Aunque las leyes buscan las soluciones más eficientes para la deteriorada infraestructura ¿porqué la alternativa técnica casi siempre es inviable?
La respuesta está en el análisis económico de los proyectos. Y, particularmente, en la Concesión del nuevo Aeropuerto El Dorado, no cabe duda de que las ingenierías nacional y extranjera que participan en el proyecto tienen las máximas calidades, lo mismo que la Aerocivil.
Sin embargo, preocupa que la toma de decisiones sobre su construcción haya dejado de lado el análisis económico, lo que puede ser el 'talón de Aquiles' del proyecto.
Aunque todos quisiéramos un mejor aeropuerto, más grande, nuevo y con toda la dotación del caso, el costo que esto implica debió preverse desde la licitación. A través de un análisis de costo y beneficio es posible evidenciar las posibles pérdidas de bienestar social y económico que afrontaría la Nación en el futuro (es decir, todos los ciudadanos).
Cambiar las reglas de juego del negocio conlleva un costo, que como lo muestra la experiencia normalmente termina pagándose con las arcas del Estado.
Por ejemplo, la licitación permitía que el proponente ganador (antes de seis meses después de la adjudicación) hiciera una propuesta de construcción de un nuevo aeropuerto, obra que sería financiada con un mayor plazo en el contrato.
Esta cláusula es perversa en términos de los costos sociales que implica la renegociación contractual entre una empresa privada ('armada' con los mejores abogados especialistas) y el Estado colombiano (representado por el funcionario público de turno, que hace un esfuerzo por no quedar atrapado en las investigaciones de la Contraloría y demás 'ías').
La renegociación de un contrato sólo debería permitirse cuando cambia la naturaleza del trato y para salvaguardar la prestación del servicio público. Sin embargo, la experiencia local demuestra que comúnmente se utiliza para ajustar los contratos y para mejorar la posición de alguna de las partes (casi siempre la privada).
Los cambios de fondo, como la magnitud de las inversiones, ha conllevado a que los demás participantes en la licitación acudan a instancias judiciales para reclamar derechos vulnerados de igualdad y transparencia.
Estas pérdidas de la Nación debieron cuantificarse previamente en el estudio económico para tener ideas claras del costo y del beneficio real del proyecto.

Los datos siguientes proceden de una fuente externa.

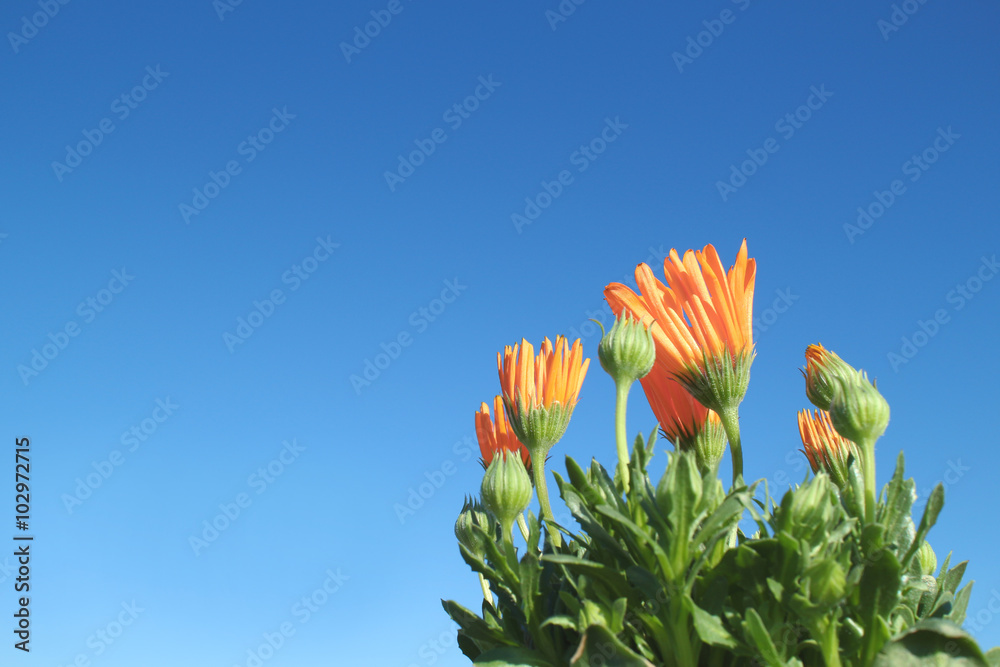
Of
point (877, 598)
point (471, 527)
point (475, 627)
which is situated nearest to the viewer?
point (877, 598)

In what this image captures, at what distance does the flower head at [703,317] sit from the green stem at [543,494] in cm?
38

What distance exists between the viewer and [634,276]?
188 centimetres

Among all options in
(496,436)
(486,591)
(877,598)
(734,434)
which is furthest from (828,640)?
(496,436)

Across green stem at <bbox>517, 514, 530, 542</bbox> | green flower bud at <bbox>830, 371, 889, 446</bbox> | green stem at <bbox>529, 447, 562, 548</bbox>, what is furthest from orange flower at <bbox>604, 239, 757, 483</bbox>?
green stem at <bbox>517, 514, 530, 542</bbox>

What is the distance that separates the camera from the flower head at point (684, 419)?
1.91m

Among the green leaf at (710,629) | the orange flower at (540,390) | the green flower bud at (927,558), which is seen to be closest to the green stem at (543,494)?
the orange flower at (540,390)

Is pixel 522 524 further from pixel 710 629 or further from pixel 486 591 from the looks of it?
pixel 710 629

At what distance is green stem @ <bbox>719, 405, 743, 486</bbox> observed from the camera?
1.62 m

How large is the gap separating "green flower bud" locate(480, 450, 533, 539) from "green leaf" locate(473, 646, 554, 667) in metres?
0.35

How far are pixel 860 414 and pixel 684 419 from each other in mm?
503

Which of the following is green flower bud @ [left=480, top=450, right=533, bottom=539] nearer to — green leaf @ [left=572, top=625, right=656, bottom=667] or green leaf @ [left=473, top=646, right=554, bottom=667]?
green leaf @ [left=473, top=646, right=554, bottom=667]

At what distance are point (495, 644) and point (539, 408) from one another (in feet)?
1.89

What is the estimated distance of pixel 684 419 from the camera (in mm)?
1956

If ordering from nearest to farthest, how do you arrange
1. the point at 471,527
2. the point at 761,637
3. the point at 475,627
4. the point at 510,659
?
the point at 761,637 < the point at 510,659 < the point at 475,627 < the point at 471,527
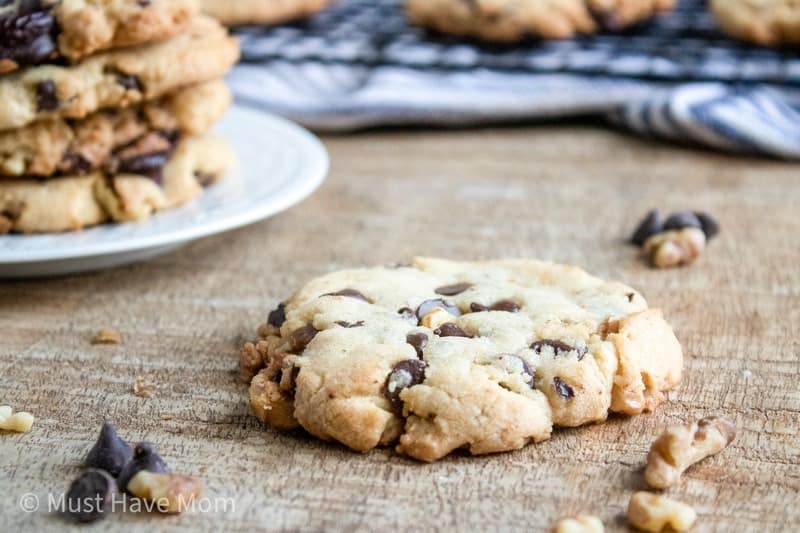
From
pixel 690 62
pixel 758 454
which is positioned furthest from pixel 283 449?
pixel 690 62

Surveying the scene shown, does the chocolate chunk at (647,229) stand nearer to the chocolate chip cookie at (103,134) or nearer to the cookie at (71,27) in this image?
the chocolate chip cookie at (103,134)

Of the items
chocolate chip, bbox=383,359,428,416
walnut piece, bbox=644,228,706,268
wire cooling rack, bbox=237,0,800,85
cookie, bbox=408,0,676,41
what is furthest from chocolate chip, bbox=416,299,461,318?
cookie, bbox=408,0,676,41

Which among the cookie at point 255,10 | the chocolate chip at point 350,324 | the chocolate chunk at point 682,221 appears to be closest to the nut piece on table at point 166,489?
the chocolate chip at point 350,324

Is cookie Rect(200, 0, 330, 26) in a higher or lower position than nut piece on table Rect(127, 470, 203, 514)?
lower

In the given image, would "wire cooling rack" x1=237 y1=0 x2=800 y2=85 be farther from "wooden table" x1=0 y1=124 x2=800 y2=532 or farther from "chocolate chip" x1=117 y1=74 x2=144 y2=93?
"chocolate chip" x1=117 y1=74 x2=144 y2=93

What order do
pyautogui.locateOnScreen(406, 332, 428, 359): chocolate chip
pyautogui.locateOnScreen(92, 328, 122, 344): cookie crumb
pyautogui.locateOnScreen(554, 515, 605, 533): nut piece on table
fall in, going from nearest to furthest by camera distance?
1. pyautogui.locateOnScreen(554, 515, 605, 533): nut piece on table
2. pyautogui.locateOnScreen(406, 332, 428, 359): chocolate chip
3. pyautogui.locateOnScreen(92, 328, 122, 344): cookie crumb

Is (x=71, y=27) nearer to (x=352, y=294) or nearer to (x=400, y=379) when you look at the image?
A: (x=352, y=294)
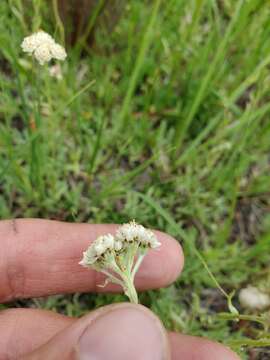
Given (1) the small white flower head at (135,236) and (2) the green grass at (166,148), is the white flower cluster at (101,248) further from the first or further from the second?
(2) the green grass at (166,148)

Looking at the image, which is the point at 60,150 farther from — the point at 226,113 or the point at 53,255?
the point at 226,113

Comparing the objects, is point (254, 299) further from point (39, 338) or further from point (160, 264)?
point (39, 338)

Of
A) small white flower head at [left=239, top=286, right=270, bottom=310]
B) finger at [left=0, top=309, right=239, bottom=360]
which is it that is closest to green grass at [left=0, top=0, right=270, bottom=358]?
small white flower head at [left=239, top=286, right=270, bottom=310]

La segunda gran pérdida que puede preverse tiene que ver con la remuneración que recibirá el Concesionario.
Opaín se comprometió a hacer inversiones mayores que incrementan sus costos de financiación y, por lo tanto, el riesgo de la obra.
De hecho, para que fuese viable el proyecto inicial se requería un crecimiento importante en términos del tráfico, pues se debía operar y recuperar las inversiones con apenas 50 por ciento de los ingresos brutos (porque el otro 50 se traslada directamente a la Aerocivil).
Como esas inversiones van a ser remuneradas a partir del año veinte, entonces ¿cuánto significarán en valor futuro a la tasa de oportunidad del concesionario?
Vale aclarar que el valor presente y la tasa interna de retorno con las que se calcula el tiempo esperado de pago después del año veinte tienen rendimientos decrecientes. Entonces, agregar un año más de contrato (después del último) no tiene mayor relevancia en el valor presente o en la rentabilidad del proyecto.
La consecuencia lógica es que la remuneración futura de las inversiones adicionales producto de la construcción del nuevo aeropuerto tiene un alto riesgo de ser insuficiente. Entonces, también hay una alta probabilidad de que después de 20 años el funcionario de turno se vea obligado a ampliar el plazo casi perpetuamente.
Pero como esto no será del todo posible, porque hay una restricción normativa, el Estado tendrá que hacer aportes directos para cumplir las expectativas financieras del Concesionario o pagar las demandas que instaure (haciendo respetar los acuerdos del contrato). En cualquier caso, esto conllevará un altísimo costo social.
¿Y lo económico?
No es difícil prever que la magnitud de la controvertida decisión de demoler el Aeropuerto El Dorado, de carácter puramente técnico, presenta aspectos altamente críticos desde la óptica económica. Esto exige comparar los beneficios de contar con mejor infraestructura frente a los costos actuales y futuros incurridos por la sociedad.
Solo así se podrá medir el valor y el verdadero bienestar que el nuevo aeropuerto le ofrecerá a la sociedad. El valor del nuevo aeropuerto se resolverá por unos peritos contratados para el efecto.
Lo que no es claro es la forma de cuantificar la nueva obra, ya que en el contrato no se especificaron precios unitarios. Las controversias entre el Estado y el sector privado no pueden resolverse solo según lo que, técnicamente, más le conviene al país.
* MBA, magíster en regulación y consultor en infraestructura y servicios públicos.